GIVEN INSTRUCTION:
Reproduce every line of the data below verbatim, leaving out the pictures.

──────────

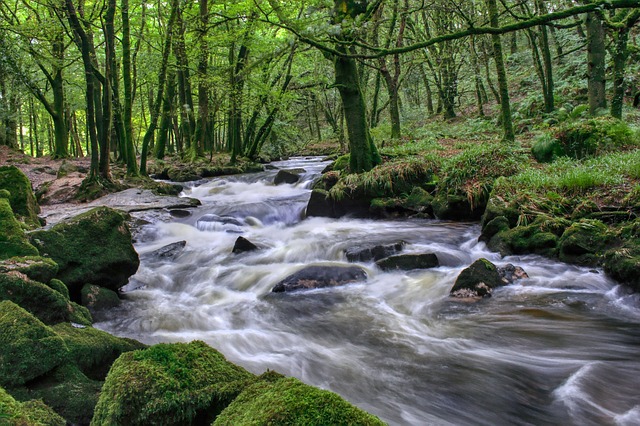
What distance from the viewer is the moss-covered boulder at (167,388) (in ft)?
7.28

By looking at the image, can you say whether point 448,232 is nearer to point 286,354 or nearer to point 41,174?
point 286,354

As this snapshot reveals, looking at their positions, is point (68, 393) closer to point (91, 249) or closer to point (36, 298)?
point (36, 298)

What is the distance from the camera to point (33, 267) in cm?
425

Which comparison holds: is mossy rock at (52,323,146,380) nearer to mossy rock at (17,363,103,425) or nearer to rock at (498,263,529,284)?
mossy rock at (17,363,103,425)

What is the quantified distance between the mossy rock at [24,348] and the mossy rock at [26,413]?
337 millimetres

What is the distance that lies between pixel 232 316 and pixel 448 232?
5.20 m

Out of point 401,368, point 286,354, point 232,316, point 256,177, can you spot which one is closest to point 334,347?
point 286,354

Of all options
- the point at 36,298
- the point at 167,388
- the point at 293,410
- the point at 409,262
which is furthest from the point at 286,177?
the point at 293,410

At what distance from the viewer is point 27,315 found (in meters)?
3.09

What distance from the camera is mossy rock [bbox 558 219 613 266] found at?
6516 millimetres

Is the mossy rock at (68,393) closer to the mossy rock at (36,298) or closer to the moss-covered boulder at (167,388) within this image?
the moss-covered boulder at (167,388)

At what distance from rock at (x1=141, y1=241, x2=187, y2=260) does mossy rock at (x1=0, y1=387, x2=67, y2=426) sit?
653 centimetres

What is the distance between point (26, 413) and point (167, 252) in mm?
7036

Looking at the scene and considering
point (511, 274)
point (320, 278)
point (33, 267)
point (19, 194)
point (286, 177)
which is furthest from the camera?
point (286, 177)
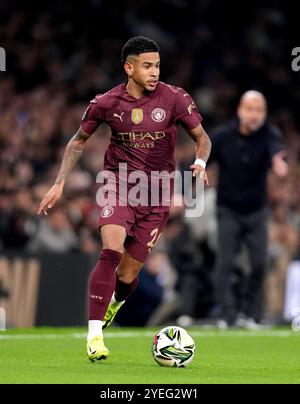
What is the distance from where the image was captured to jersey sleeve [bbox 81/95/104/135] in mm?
9141

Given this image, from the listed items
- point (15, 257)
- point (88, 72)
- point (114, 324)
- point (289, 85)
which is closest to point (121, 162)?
point (15, 257)

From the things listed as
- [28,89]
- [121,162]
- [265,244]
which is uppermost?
[28,89]

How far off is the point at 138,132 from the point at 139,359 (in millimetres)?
1732

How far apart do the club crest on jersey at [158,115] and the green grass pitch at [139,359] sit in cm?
183

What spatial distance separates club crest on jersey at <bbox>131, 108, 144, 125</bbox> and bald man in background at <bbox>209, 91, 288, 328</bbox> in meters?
4.75

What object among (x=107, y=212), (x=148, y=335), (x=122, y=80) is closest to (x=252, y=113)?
(x=148, y=335)

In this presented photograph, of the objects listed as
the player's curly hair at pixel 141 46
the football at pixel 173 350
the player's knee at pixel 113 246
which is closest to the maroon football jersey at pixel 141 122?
the player's curly hair at pixel 141 46

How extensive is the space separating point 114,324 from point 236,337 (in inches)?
107

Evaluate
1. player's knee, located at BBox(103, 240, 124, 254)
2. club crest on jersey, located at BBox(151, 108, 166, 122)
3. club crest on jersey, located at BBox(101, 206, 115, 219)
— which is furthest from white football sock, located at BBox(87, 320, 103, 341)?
club crest on jersey, located at BBox(151, 108, 166, 122)

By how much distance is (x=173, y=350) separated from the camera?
28.0 ft

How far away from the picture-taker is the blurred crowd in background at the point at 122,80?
15312 mm

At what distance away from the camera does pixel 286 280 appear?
52.7 ft

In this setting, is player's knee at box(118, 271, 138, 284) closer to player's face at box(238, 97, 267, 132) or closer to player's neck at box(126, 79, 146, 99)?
player's neck at box(126, 79, 146, 99)
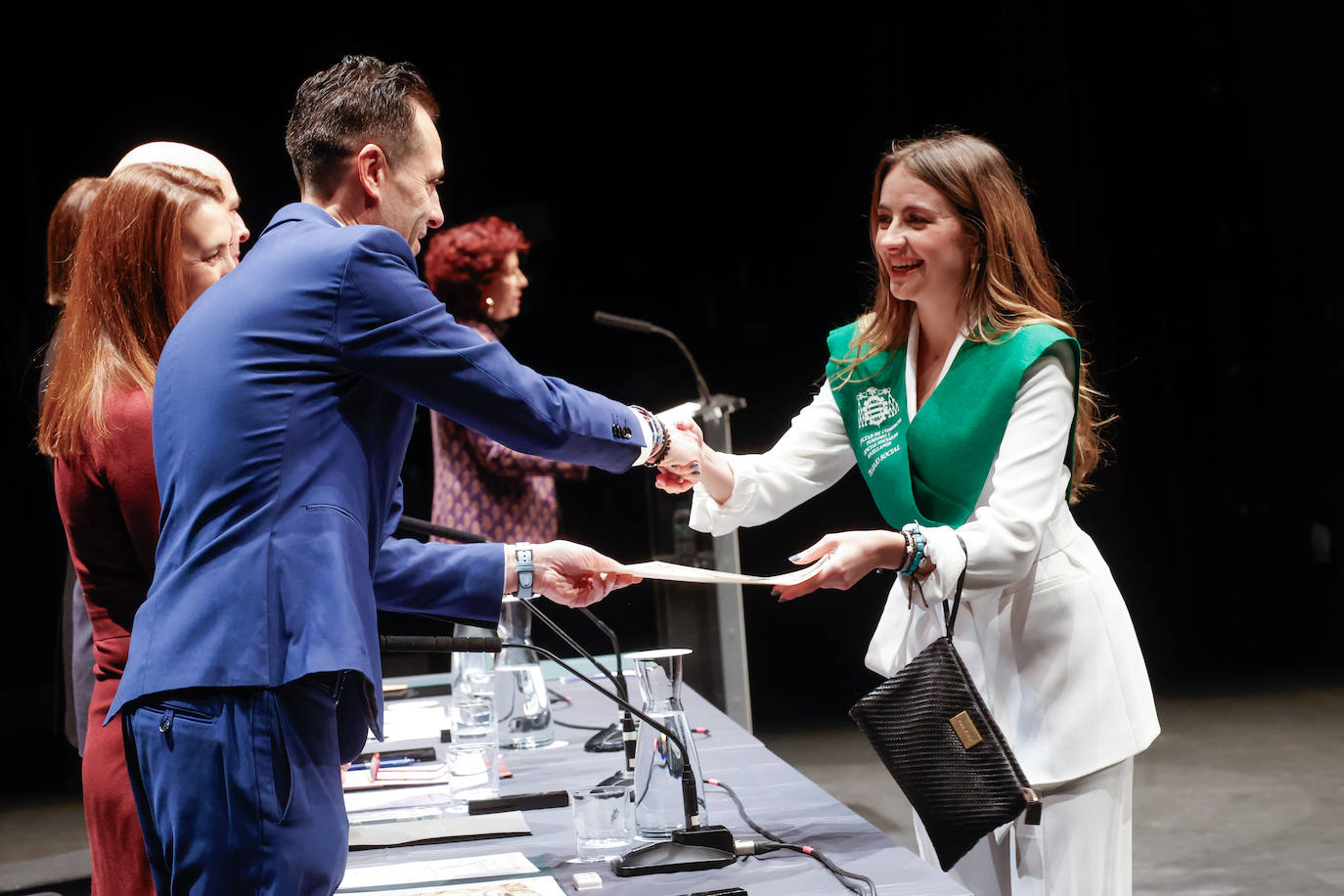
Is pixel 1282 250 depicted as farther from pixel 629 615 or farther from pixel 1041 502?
pixel 1041 502

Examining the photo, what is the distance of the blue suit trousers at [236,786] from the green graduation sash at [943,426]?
3.06ft

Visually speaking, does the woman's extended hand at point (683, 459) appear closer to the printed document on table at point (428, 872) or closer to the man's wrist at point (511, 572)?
the man's wrist at point (511, 572)

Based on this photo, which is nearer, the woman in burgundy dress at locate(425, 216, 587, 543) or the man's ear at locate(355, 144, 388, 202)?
the man's ear at locate(355, 144, 388, 202)

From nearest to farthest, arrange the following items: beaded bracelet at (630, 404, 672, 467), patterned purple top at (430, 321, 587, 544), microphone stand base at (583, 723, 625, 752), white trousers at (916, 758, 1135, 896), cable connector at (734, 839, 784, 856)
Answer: cable connector at (734, 839, 784, 856)
white trousers at (916, 758, 1135, 896)
beaded bracelet at (630, 404, 672, 467)
microphone stand base at (583, 723, 625, 752)
patterned purple top at (430, 321, 587, 544)

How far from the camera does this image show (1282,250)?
577cm

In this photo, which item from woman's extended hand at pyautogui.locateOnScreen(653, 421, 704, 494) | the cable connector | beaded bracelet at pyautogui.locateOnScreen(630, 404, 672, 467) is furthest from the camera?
woman's extended hand at pyautogui.locateOnScreen(653, 421, 704, 494)

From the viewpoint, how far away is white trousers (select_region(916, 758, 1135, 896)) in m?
1.59

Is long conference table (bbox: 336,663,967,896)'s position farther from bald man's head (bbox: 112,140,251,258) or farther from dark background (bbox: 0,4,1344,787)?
dark background (bbox: 0,4,1344,787)

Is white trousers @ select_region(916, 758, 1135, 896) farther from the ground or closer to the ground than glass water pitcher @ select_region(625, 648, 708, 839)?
closer to the ground

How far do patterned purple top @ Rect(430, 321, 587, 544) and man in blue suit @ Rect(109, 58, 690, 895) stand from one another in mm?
1813

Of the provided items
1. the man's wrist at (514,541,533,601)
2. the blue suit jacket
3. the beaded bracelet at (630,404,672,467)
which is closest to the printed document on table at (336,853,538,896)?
the blue suit jacket

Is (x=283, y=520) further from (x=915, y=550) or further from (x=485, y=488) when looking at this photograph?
(x=485, y=488)

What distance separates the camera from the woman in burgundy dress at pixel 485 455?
3.29 metres

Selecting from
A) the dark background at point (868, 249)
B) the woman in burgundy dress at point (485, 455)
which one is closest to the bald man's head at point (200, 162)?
the woman in burgundy dress at point (485, 455)
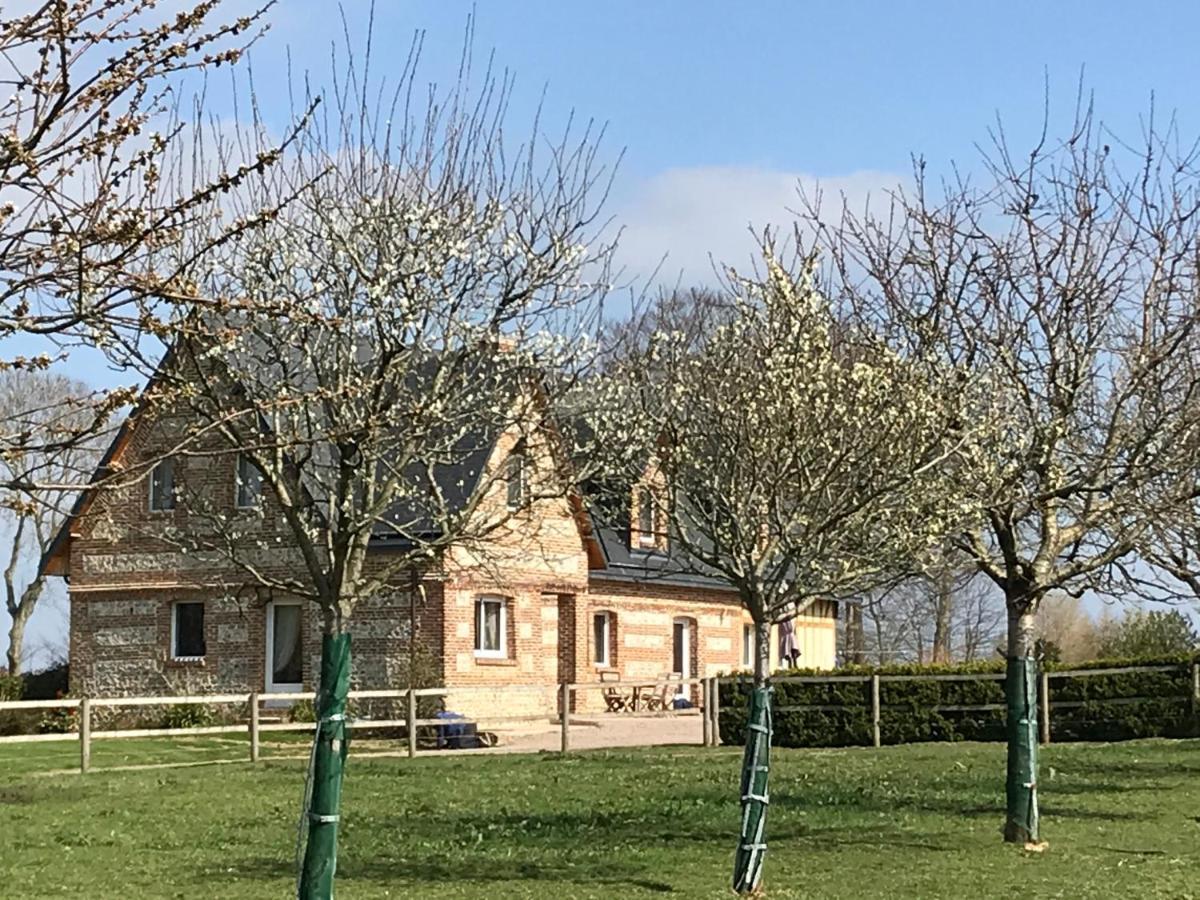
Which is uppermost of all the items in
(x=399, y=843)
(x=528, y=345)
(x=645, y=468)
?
(x=528, y=345)

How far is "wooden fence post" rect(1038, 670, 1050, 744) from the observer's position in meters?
25.3

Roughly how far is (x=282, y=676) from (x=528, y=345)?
15313 mm

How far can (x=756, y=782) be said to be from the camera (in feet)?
36.1

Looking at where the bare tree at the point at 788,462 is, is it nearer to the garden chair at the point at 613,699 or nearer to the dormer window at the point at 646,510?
the dormer window at the point at 646,510

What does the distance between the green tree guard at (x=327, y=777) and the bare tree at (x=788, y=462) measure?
10.9 feet

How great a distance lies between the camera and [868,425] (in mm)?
10906

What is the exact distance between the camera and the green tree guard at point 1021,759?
42.8 feet

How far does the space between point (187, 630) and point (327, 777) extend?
23020 mm

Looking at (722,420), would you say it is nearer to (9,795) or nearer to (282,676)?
(9,795)

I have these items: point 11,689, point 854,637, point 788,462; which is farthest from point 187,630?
point 854,637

──────────

OUTPUT OF THE EXERCISE:
What distance from the viewer is the moss-covered boulder at (167,388) (in ft)?
7.28

By looking at the image, can you say whether point 448,232 is nearer to point 286,354 or nearer to point 41,174?
point 286,354

As this snapshot reveals, looking at their positions, is point (68, 393) closer to point (91, 249) or closer to point (36, 298)?
point (36, 298)

What is the distance from the camera to point (33, 267) in cm?
425

Which comparison holds: is mossy rock at (52,323,146,380) nearer to mossy rock at (17,363,103,425) or nearer to rock at (498,263,529,284)?
mossy rock at (17,363,103,425)

What is the quantified distance between the mossy rock at [24,348] and the mossy rock at [26,413]?
337 millimetres

What is the distance that lies between pixel 232 316 and pixel 448 232?
5.20 m

Out of point 401,368, point 286,354, point 232,316, point 256,177, can you spot which one is closest to point 334,347?
point 286,354

Of all options
- the point at 36,298
- the point at 167,388
- the point at 293,410
- the point at 409,262
which is furthest from the point at 286,177?
the point at 293,410

At what distance from the viewer is point 27,315 found (in meters)?
3.09

What distance from the camera is mossy rock [bbox 558 219 613 266] found at?
6516 millimetres

Is the mossy rock at (68,393) closer to the mossy rock at (36,298) or closer to the moss-covered boulder at (167,388) within this image?
the moss-covered boulder at (167,388)

At what distance from rock at (x1=141, y1=241, x2=187, y2=260) does mossy rock at (x1=0, y1=387, x2=67, y2=426) sit?
653 centimetres

What is the distance between point (26, 413) and point (167, 252) in mm?
7036

Looking at the scene and considering
point (511, 274)
point (320, 278)
point (33, 267)
point (19, 194)
point (286, 177)
which is furthest from the camera?
point (286, 177)
What is the distance from where the image was captured to jersey sleeve [bbox 81/95/104/135] in mm?
9141

Given this image, from the listed items
- point (15, 257)
- point (88, 72)
- point (114, 324)
- point (289, 85)
which is closest to point (121, 162)?
point (15, 257)

From the things listed as
- [28,89]
- [121,162]
- [265,244]
which is uppermost?
[28,89]

How far off is the point at 138,132 from the point at 139,359 (in millimetres)?
1732

How far apart do the club crest on jersey at [158,115] and the green grass pitch at [139,359] sit in cm?
183

What spatial distance separates club crest on jersey at <bbox>131, 108, 144, 125</bbox> and bald man in background at <bbox>209, 91, 288, 328</bbox> in meters?
4.75

What object among (x=107, y=212), (x=148, y=335), (x=122, y=80) is closest to (x=252, y=113)?
(x=148, y=335)

In this presented photograph, of the objects listed as
the player's curly hair at pixel 141 46
the football at pixel 173 350
the player's knee at pixel 113 246
which is closest to the maroon football jersey at pixel 141 122?
the player's curly hair at pixel 141 46

How extensive is the space separating point 114,324 from point 236,337 (in inches)?
107

Evaluate
1. player's knee, located at BBox(103, 240, 124, 254)
2. club crest on jersey, located at BBox(151, 108, 166, 122)
3. club crest on jersey, located at BBox(101, 206, 115, 219)
— which is furthest from white football sock, located at BBox(87, 320, 103, 341)?
club crest on jersey, located at BBox(151, 108, 166, 122)

By how much distance is (x=173, y=350) separated from the camera?
28.0 ft

How far away from the picture-taker is the blurred crowd in background at the point at 122,80?
15312 mm

At what distance away from the camera does pixel 286 280 appear?
52.7 ft

In this setting, is player's knee at box(118, 271, 138, 284) closer to player's face at box(238, 97, 267, 132) or closer to player's neck at box(126, 79, 146, 99)?
player's neck at box(126, 79, 146, 99)
Is pixel 1282 250 depicted as farther from pixel 629 615 or farther from pixel 1041 502?
pixel 1041 502

Examining the photo, what is the distance of the blue suit trousers at [236,786] from the green graduation sash at [943,426]?
3.06ft

Visually speaking, does the woman's extended hand at point (683, 459) appear closer to the printed document on table at point (428, 872) or closer to the man's wrist at point (511, 572)?
the man's wrist at point (511, 572)

Based on this photo, which is nearer, the woman in burgundy dress at locate(425, 216, 587, 543) or the man's ear at locate(355, 144, 388, 202)?
the man's ear at locate(355, 144, 388, 202)

From nearest to farthest, arrange the following items: beaded bracelet at (630, 404, 672, 467), patterned purple top at (430, 321, 587, 544), microphone stand base at (583, 723, 625, 752), white trousers at (916, 758, 1135, 896), cable connector at (734, 839, 784, 856)
Answer: cable connector at (734, 839, 784, 856)
white trousers at (916, 758, 1135, 896)
beaded bracelet at (630, 404, 672, 467)
microphone stand base at (583, 723, 625, 752)
patterned purple top at (430, 321, 587, 544)

How far from the camera does this image show (1282,250)?
577cm

In this photo, which item from woman's extended hand at pyautogui.locateOnScreen(653, 421, 704, 494) | the cable connector | beaded bracelet at pyautogui.locateOnScreen(630, 404, 672, 467) is furthest from the camera?
woman's extended hand at pyautogui.locateOnScreen(653, 421, 704, 494)

From the viewpoint, how far away is white trousers (select_region(916, 758, 1135, 896)) in m?
1.59

Is long conference table (bbox: 336,663,967,896)'s position farther from bald man's head (bbox: 112,140,251,258) or farther from dark background (bbox: 0,4,1344,787)?
dark background (bbox: 0,4,1344,787)

Is white trousers @ select_region(916, 758, 1135, 896) farther from the ground or closer to the ground than glass water pitcher @ select_region(625, 648, 708, 839)?
closer to the ground

How far do patterned purple top @ Rect(430, 321, 587, 544) and man in blue suit @ Rect(109, 58, 690, 895) stand from one another in mm?
1813

Of the provided items
1. the man's wrist at (514,541,533,601)
2. the blue suit jacket
3. the beaded bracelet at (630,404,672,467)
which is closest to the printed document on table at (336,853,538,896)?
the blue suit jacket

Is (x=283, y=520) further from (x=915, y=550) or further from (x=485, y=488) when looking at this photograph?
(x=485, y=488)

What distance separates the camera from the woman in burgundy dress at pixel 485 455?
3.29 metres

Selecting from
A) the dark background at point (868, 249)
B) the woman in burgundy dress at point (485, 455)
which one is closest to the bald man's head at point (200, 162)?
the woman in burgundy dress at point (485, 455)
Which is uppermost of all the items in
(x=399, y=843)
(x=528, y=345)
(x=645, y=468)
?
(x=528, y=345)

How far is "wooden fence post" rect(1038, 670, 1050, 744) from the observer's position in meters?
25.3

Roughly how far is (x=282, y=676) from (x=528, y=345)?
15313 mm

How far can (x=756, y=782) be said to be from the camera (in feet)?
36.1

Looking at where the bare tree at the point at 788,462 is, is it nearer to the garden chair at the point at 613,699 or nearer to the dormer window at the point at 646,510?
the dormer window at the point at 646,510

What does the distance between the green tree guard at (x=327, y=777) and the bare tree at (x=788, y=462) measure?
10.9 feet

How great a distance lies between the camera and [868,425] (in mm)?
10906

What is the exact distance between the camera and the green tree guard at point 1021,759?
42.8 feet

How far does the space between point (187, 630) and point (327, 777) extend?
23020 mm

Looking at (722,420), would you say it is nearer to (9,795) or nearer to (282,676)?
(9,795)

I have these items: point 11,689, point 854,637, point 788,462; which is farthest from point 187,630?
point 854,637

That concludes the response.